As Mike Luckovich (AMS) puts it, Carlson doesn’t simply spin the facts but indulges in verifiable falsehoods.


Finally, on the topic of the SOTU, Bob Gorrell (Creators) wins the “I do not think it means what you think it means” award for a cartoon that could — as I assume he intended — mean to divide Americans, but might also mean to loosen the restrictive bonds of the past four years, which I’m pretty sure he didn’t.


Elsewhere in the news

John Cole is back again, this time with a cartoon that could be an evergreen but which is particularly timely as we deal with pandemic closures and failures, plus the issue of raising the minimum wage.

There’s also the accusation that people stay on unemployment because it’s better than working.

Well, maybe. The hoops to be jumped through and the benefits to be won vary from state to state, but federal support is down to $300 a week and a tax break that doesn’t put bread on the table today.

Which is to say that employers are no more competing with unemployment benefits than with the Dunkin’ Donuts shop across the street.

I saw another of those ads the other day that echoes the old “Wanted: Three people willing to work to replace three who weren’t.”

Which might as well read “Wanted: Three people desperate enough to work for an overbearing bully.”

Funny story: I was organizing a seminar for 16-year-olds seeking their first jobs and mentioned the speakers I was lining up, including the manager of a franchised steak house.

One of the youngsters in our classified department overheard me and piped up with an incredulous, “Why him??”

Seems the place had changed hands since my son’s friends had worked there, and had been transformed from a model employer to a hell house.

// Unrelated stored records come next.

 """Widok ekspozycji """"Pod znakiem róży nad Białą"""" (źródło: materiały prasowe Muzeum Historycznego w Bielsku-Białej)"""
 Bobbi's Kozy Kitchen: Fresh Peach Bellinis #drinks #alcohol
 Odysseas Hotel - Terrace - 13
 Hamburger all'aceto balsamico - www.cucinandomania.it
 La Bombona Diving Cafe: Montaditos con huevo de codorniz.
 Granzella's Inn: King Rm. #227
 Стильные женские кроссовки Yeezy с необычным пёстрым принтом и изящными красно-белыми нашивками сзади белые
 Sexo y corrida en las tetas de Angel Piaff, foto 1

It can be hard to keep up on things at that level of the economy.

Which reminds me:


Back in the days of the megamalls, kids knew who was good to work for and who to avoid from food court gossip, and worked their way up without leaving the building.

Norm Feuti both worked the malls and then produced the wonderful, devastating cartoon “Retail,” which he retired a few years ago but has now put on the web, along with this bonus cartoon, “Dollar Admiral,” which he’s apparently toying with as a possible launch.

I always thought Retail was an obvious magnet for Millennials, but editors seemed more focused on retaining old readers than attracting new ones.


For any digital natives with an interest in history, Vintage Big Ben Bolt Sundays is dipping into the computer world of 1960.

BTW, shrinking strip size has killed this level of detail, but I miss the well-paced, intricate, semi-noir storylines of these old strips.

Shrinkage doesn’t excuse that.

Bring back sax and violence!


One thought on “CSotD: Truth, and other partisan matters

  1. The Tim Scott kerfuffle — every time it comes up — reminds me of one of my parents’ comedy records, “The Rise and Fall of the Great Society.” There’s a lengthy sketch, presented as a live TV news bulletin, about a nuclear bomb which (denied by the Air Force) has fallen out of a B-52 into the lake in Central Park.

    Protesters from one interest group after another block efforts to build a ramp down to the lake, and when it’s the construction union’s turn at the job, civil rights groups rise up in protest that the union isn’t integrated. Interviewed by the reporter on scene, the union president bellows out, “Bill! Where’s our negro? Get him out here!”